*What the task asks*:
List every numbered way the forum thread on combining two Rx streams offers for pairing each item of the first stream with the single item from the second.

(Reading text begins)

So essentially I have stream of items and I want all those items to be combined with that single item from 2nd stream:
----a1----a2----a3----a4----a5----|--------------->
-------------b1--|----------------------------------->
^^^^^^^^^^^^^^^^^^^^^^^^^^^^^^^^^^^^
------------a1b1-a2b1-a3b1-a4b1-a5b1-------->
It looks really similar to combileLatest operator, but combineLatest will ignore all items from the first stream except the closest to the item from the second stream. It means that I will not receive a1b1 - the first resulting item emitted is gonna be a2b1.
I also looked at delay operator, but it doesn't allow me to specify close stream like it is done with buffer operatior
Is there any fancy operator which solves the problem above?
There are several ways of making this happen:
1) flatMap over b if you don't need to start a upfront
b.flatMap(bv -> a.map(av -> together(av, bv)));
2) You can, of course, cache but it will retain your as for the entire duration of the stream.
3) Use groupBy a bit unconventionally because its GroupedObservable caches values until the single subscriber arrives, replays the cached value and continues as a regular direct observable (letting all previous cached values go).
Observable<Long> source = Observable.timer(1000, 1000, TimeUnit.MILLISECONDS)
.doOnNext(v -> System.out.println("Tick"))
.take(10);
Observable<String> other = Observable.just("-b").delay(5000, TimeUnit.MILLISECONDS)
.doOnNext(v -> System.out.println("Tack"))
;
source.groupBy(v -> 1)
.flatMap(g ->
other.flatMap(b -> g.map(a -> a + b))
).toBlocking().forEach(System.out::println);
It works as follows:
Get a hold onto a GroupedObservable by grouping everything from source into group 1.
when the group g arrives, we 'start observing' the other observable.
Once other fires its element, we take it and map it over the group and 'start observing' it as well, bringing us the final sequence of a + bs.
I've added doOnNexts so you can see the source is really active before the other fires its "Tack".

(Reading text ends)
(Data section begins)

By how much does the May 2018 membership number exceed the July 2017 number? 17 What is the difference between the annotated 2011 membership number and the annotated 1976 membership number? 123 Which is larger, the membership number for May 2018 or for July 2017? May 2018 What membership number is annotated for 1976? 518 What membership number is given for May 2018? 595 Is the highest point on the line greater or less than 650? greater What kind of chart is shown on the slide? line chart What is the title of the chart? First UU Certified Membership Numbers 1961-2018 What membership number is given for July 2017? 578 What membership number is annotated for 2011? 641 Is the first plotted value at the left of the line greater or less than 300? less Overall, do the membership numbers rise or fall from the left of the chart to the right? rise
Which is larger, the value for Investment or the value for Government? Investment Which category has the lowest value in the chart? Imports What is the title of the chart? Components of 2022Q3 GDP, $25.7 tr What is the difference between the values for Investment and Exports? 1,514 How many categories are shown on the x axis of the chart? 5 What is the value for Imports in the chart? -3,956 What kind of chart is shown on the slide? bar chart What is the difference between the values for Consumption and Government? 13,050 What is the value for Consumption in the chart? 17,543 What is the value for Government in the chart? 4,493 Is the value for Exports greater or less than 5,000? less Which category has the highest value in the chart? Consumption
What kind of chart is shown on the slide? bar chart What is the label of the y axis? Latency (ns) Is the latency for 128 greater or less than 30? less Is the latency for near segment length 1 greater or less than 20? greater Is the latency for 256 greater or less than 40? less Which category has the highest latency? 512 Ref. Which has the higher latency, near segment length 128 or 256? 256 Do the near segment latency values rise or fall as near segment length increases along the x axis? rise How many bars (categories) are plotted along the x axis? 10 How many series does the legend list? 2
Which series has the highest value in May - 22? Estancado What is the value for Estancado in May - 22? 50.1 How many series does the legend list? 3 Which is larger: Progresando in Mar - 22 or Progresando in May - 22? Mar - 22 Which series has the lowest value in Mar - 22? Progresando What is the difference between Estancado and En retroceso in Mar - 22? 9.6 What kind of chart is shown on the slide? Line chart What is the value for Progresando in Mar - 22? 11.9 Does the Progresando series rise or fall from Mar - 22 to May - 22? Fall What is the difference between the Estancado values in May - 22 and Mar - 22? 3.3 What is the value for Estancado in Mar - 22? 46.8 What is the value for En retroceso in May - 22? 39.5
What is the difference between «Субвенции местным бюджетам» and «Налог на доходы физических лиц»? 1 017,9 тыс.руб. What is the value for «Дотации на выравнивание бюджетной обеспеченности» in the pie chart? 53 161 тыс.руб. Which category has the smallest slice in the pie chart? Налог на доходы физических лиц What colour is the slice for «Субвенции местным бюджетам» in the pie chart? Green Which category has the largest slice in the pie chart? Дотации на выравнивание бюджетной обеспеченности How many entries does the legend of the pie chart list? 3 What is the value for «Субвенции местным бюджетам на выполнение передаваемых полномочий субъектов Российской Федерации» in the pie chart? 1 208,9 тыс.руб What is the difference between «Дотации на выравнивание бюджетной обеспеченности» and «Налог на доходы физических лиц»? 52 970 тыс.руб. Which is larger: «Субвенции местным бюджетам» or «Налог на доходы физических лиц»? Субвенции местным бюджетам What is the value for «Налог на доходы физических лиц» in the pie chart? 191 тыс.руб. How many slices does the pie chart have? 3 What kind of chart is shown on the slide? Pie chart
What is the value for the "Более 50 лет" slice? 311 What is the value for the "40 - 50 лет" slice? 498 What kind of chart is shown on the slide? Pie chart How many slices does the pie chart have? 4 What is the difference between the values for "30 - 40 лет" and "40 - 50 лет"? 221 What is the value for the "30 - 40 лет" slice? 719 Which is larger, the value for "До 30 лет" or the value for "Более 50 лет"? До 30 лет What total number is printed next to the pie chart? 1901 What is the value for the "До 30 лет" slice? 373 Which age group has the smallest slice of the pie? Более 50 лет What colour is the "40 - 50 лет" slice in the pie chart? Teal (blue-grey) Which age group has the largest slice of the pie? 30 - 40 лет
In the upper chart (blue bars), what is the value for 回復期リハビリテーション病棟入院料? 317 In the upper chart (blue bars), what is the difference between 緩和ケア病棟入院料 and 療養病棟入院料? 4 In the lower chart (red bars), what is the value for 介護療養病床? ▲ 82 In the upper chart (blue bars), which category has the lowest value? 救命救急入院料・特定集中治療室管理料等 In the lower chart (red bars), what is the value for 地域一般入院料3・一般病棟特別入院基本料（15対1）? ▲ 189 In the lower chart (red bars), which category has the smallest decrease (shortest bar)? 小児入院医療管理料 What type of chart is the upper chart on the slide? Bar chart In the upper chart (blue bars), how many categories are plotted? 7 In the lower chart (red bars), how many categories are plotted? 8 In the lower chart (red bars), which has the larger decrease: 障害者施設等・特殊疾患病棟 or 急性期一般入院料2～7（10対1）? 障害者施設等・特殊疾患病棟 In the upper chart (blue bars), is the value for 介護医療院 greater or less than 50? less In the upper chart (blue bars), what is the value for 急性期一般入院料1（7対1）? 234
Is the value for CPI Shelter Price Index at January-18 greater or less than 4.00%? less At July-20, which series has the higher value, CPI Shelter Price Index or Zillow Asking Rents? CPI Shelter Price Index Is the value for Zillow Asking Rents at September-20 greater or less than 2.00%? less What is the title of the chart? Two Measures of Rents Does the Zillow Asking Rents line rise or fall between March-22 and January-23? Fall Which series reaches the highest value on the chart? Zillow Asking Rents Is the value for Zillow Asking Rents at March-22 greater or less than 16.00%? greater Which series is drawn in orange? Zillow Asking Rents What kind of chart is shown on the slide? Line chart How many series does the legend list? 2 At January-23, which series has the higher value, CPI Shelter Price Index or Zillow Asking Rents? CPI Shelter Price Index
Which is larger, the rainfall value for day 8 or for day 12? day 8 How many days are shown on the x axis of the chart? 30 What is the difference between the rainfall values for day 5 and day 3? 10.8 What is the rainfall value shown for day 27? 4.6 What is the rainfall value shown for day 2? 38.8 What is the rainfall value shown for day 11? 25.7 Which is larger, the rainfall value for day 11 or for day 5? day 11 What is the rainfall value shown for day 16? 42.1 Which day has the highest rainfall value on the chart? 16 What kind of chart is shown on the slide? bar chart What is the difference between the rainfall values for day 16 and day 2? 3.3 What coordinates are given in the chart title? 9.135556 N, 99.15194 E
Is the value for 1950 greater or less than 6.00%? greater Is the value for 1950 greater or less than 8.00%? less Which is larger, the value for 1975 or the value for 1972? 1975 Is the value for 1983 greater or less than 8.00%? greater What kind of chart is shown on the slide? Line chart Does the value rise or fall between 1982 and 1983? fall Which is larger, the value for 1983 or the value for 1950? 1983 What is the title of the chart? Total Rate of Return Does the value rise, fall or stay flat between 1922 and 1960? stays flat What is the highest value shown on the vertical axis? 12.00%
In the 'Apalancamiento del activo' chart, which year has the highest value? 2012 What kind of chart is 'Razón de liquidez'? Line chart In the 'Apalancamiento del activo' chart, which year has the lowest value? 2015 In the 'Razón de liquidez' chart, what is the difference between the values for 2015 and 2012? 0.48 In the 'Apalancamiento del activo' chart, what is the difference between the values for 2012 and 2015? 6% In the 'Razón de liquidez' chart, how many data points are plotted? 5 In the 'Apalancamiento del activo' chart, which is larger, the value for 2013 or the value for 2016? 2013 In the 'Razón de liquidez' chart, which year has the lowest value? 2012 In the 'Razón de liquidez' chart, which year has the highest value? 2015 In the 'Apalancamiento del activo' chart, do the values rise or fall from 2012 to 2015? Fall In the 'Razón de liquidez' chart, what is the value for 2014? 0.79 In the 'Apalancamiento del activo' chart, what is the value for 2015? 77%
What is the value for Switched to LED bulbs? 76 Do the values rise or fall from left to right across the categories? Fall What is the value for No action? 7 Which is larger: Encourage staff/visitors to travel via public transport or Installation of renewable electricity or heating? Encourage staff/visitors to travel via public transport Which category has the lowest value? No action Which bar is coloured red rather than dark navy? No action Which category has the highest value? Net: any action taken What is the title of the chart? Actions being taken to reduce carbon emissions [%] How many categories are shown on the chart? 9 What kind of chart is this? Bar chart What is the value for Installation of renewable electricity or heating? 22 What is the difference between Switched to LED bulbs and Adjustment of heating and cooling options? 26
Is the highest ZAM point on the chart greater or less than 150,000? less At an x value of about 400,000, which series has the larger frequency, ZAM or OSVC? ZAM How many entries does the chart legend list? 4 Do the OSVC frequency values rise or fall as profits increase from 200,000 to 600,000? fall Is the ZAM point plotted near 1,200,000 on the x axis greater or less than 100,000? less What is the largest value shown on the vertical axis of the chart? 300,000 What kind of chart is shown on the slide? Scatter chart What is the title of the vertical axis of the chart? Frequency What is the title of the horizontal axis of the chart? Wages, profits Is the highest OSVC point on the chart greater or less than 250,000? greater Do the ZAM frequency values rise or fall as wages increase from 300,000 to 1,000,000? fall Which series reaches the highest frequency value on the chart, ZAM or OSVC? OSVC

(Data section ends)

*Output below*:
1) Use flatMap over b, if a does not need to start up front.
2) Use cache, which retains the a items for the entire duration of the stream.
3) Use groupBy, because its GroupedObservable caches values until the single subscriber arrives.